_RECORD EXTRACTS_
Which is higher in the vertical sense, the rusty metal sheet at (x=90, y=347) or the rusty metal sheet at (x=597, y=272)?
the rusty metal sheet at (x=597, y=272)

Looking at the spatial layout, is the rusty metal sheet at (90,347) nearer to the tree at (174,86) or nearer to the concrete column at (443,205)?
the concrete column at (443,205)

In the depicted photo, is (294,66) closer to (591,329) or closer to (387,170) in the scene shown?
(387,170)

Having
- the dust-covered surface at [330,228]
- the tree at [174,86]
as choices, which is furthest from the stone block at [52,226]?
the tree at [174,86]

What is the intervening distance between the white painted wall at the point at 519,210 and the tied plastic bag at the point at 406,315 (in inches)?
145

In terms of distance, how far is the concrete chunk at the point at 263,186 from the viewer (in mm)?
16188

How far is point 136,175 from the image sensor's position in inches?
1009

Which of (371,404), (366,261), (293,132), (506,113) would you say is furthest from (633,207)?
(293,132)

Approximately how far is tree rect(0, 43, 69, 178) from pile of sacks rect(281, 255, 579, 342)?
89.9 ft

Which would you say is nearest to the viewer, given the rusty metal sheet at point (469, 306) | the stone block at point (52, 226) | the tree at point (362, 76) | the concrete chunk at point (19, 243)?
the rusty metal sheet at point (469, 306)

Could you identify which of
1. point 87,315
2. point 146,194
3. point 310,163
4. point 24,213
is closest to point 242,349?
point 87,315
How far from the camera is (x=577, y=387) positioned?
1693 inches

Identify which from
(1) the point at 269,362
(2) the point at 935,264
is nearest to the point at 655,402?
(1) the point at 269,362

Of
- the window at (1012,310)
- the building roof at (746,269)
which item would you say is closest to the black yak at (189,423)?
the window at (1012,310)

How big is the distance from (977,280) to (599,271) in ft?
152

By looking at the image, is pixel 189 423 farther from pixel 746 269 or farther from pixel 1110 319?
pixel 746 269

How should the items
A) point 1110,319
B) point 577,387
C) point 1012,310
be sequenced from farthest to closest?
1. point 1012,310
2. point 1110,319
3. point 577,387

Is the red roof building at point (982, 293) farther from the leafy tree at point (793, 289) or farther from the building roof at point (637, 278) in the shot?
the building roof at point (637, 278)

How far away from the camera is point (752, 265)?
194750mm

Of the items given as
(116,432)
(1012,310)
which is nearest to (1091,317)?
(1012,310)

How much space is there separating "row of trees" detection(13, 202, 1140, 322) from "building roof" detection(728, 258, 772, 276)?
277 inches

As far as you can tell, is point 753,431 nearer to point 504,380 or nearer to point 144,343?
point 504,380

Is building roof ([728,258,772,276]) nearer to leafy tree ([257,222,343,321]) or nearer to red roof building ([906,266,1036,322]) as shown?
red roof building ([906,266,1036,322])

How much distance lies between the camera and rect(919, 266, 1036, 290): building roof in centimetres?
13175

_GOAL_
Reproduce all of the records above word for word, with no changes.

_RESPONSE FOR THIS EXERCISE_
Which is higher in the vertical sense, the rusty metal sheet at (x=90, y=347) or the rusty metal sheet at (x=597, y=272)?
the rusty metal sheet at (x=597, y=272)

Looking at the spatial layout, is the rusty metal sheet at (90,347) nearer to the tree at (174,86) or nearer to the concrete column at (443,205)?
the concrete column at (443,205)

In the depicted photo, is (294,66) closer to (591,329) or closer to (387,170) in the scene shown?
(387,170)

Having
- the dust-covered surface at [330,228]
- the tree at [174,86]
as choices, which is furthest from the stone block at [52,226]?
the tree at [174,86]

What is the intervening distance between the white painted wall at the point at 519,210 and the tied plastic bag at the point at 406,315 (in inches)?
145

In terms of distance, how far is the concrete chunk at the point at 263,186 from the viewer (in mm)?
16188

How far is point 136,175 from the image sensor's position in inches?
1009

Which of (371,404), (366,261), (293,132), (506,113) would you say is furthest from (633,207)?
(293,132)

Approximately how far is tree rect(0, 43, 69, 178) from pile of sacks rect(281, 255, 579, 342)?
89.9 ft

Which would you say is nearest to the viewer, given the rusty metal sheet at point (469, 306) | the stone block at point (52, 226) | the tree at point (362, 76) | the concrete chunk at point (19, 243)?
the rusty metal sheet at point (469, 306)

Could you identify which of
1. point 87,315
2. point 146,194
3. point 310,163
4. point 24,213
is closest to point 242,349?
point 87,315
How far from the camera is (x=577, y=387) positioned?
1693 inches

Identify which from
(1) the point at 269,362
(2) the point at 935,264
is nearest to the point at 655,402?
(1) the point at 269,362

Of
- the window at (1012,310)
- the building roof at (746,269)
which item would you say is closest to the black yak at (189,423)?
the window at (1012,310)

How big is the distance from (977,280) to (599,271) in ft?
152

By looking at the image, is pixel 189 423 farther from pixel 746 269 or farther from pixel 1110 319?
pixel 746 269

How should the items
A) point 1110,319
B) point 577,387
C) point 1012,310
be sequenced from farthest to closest?
1. point 1012,310
2. point 1110,319
3. point 577,387

Is the red roof building at point (982, 293) farther from the leafy tree at point (793, 289) or farther from the building roof at point (637, 278) in the shot?
the building roof at point (637, 278)

How far away from the camera is point (752, 265)?
194750mm

Of the items given as
(116,432)
(1012,310)
which is nearest to (1091,317)?
(1012,310)

How much space is there separating "row of trees" detection(13, 202, 1140, 322) from "building roof" detection(728, 258, 772, 276)?
277 inches

As far as you can tell, is point 753,431 nearer to point 504,380 or nearer to point 144,343?
point 504,380

Is building roof ([728,258,772,276]) nearer to leafy tree ([257,222,343,321]) or nearer to red roof building ([906,266,1036,322]) as shown?
red roof building ([906,266,1036,322])

How much distance lies between the camera and rect(919, 266, 1036, 290): building roof in centimetres?
13175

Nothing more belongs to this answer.